Scots in the sunshine
There's a joke that goes, "How many fashion editors does it take to change a lightbulb?", the punchline of which is something that approximates to: "(Insert arbitrary number) - one to change it, and the rest to ask if the room comes in black." Much to the chagrin of many a designer, mainstream fashion editors have long been the Henry Fords of the industry - appreciating the chartreuses and the heliotropes* from afar, but selecting noir, noir, and more noir for themselves and their readers' 'real lives'. "We're not all Agyness Deyn, you know," so the logic goes, "Magenta just isn't going to fly in Huddersfield." The easiest of all possible easy options, a basecoat of black is the real gold standard within the industry, despite all Gok Wan's good works to the contrary. Frankly, it's going to take more than a nude catwalking session in Bluewater to prise fashion editors from their shades of sable, and so for good or probably for ill, the only 'new black' is black and black alone.
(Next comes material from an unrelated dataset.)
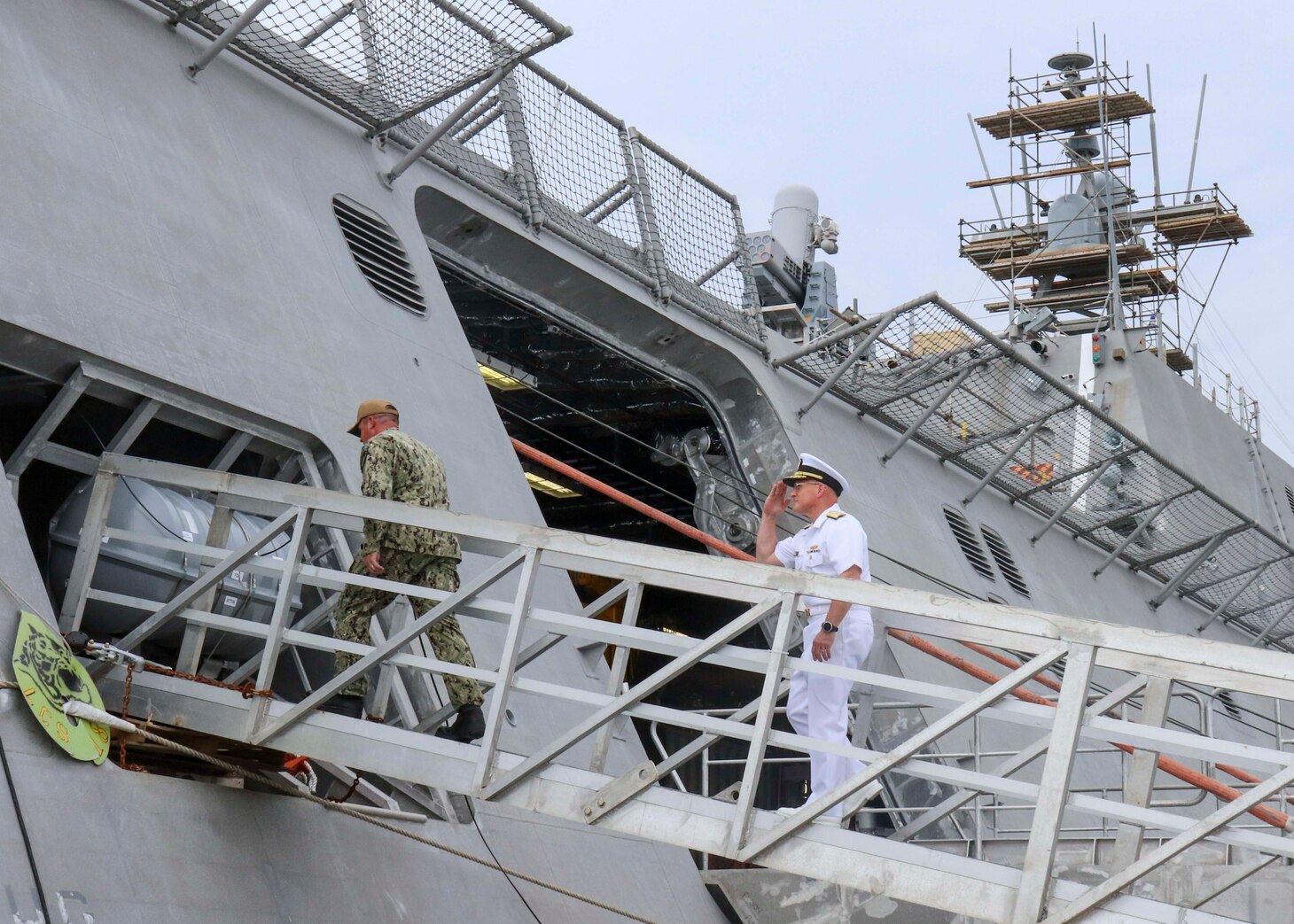 210730-N-JL294-1064 APRA HARBOR, Guam (July 30, 2021) Chief of Naval Operations (CNO) Adm. Mike Gilday, right, and Cmdr. Joseph Burgon come aboard Independence-variant littoral combat ship USS Charleston (LCS 18), July 30. Charleston, part of Destroyer Squadron Seven, is on a rotational deployment operating in the U.S. 7th Fleet area of operation to enhance interoperability with partners and serve as a ready-response force in support of a free and open Indo-Pacific region. (U.S. Navy photo by Mass Communication Specialist 2nd Class Adam Butler)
However, though I write to you drenched in sooty hues almost from head to toe, it is only partly due to its implied presence in my job description. Readers, I am in mourning. Inexplicably, it is that time of year again. Fashion's off season, summertime, is back once more. Don't get me wrong: we're not talking couture. Spring/Summer consistently makes for blissful catwalk collections - ethereal goddesses in pastel shades, walking on a combination of air and 100% vegan Stella McCartney heels - but we live in the real world. And it is a world of global warming-fuelled unpredictable temperatures and, more locally, a world which historically has no idea what to do with summer.
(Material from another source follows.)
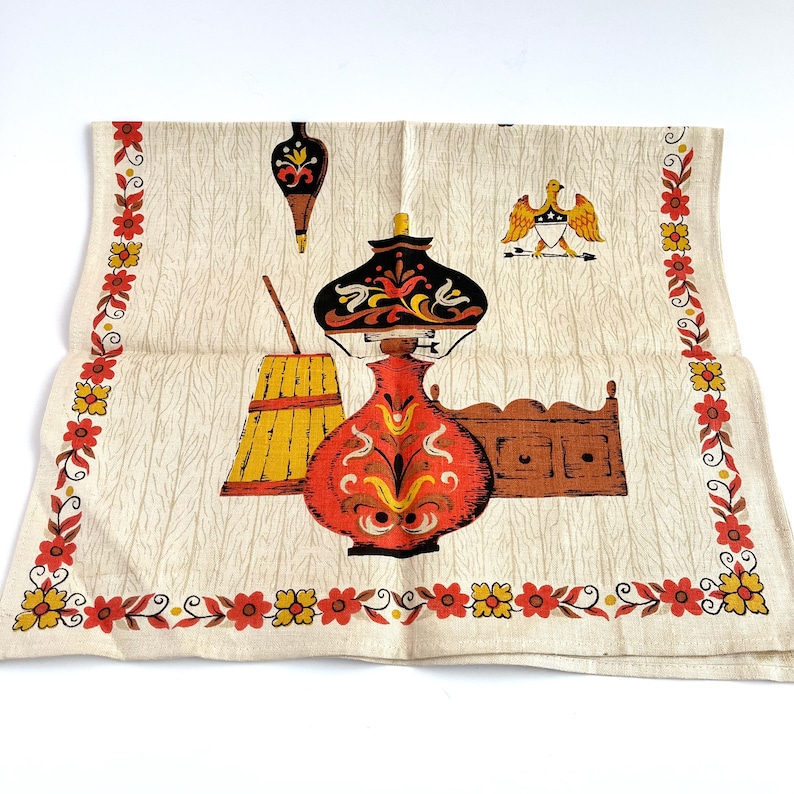 May include: Cream-colored vintage kitchen towel with a decorative border of red and yellow flowers. The center features a lamp, a broom, and a cabinet in shades of orange, black, and brown. An eagle emblem is also present.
For evidence, see the ubiquitous scarlet collarbones accessorised on every street in our fair land, the day after a scorcher. Sun being so rare, so fleeting, and now, so unhealthily unprotected, the country freaks and heads outside for a good five-hour bake, SPF be damned. But being that sun is, largely speaking, still a novelty item, our bodies are hopelessly unprepared for exposure to the elements - let alone the town centre. Most of us are poor, pasty, unexfoliated urchins by nature, and if street style is anything to go by, summer is hailed by an onslaught of sunburn, sweat patches, fake tan streaks and strap marks.
Mark my words, there's only one good thing about summer here, and that's the rare license to wear sunglasses at all times. The rest is just shiny, urban hell in synthetic fabrics, alternately burning and freezing as the fickle sunshine wanders in and out as it pleases. Its a tough game, this, so we won't point out where your St Tropez ends, or giggle at your red bits. We're not going to talk about bikini diets, or cruisewear, or how best to tie your sarong, because we know you're doing your best. And being swathed in heat-sucking black, we fashion editors have it worse than most, and so if you don't mind, I'll just pull on the Ray Bans, and wait another ten minutes for the weather to change.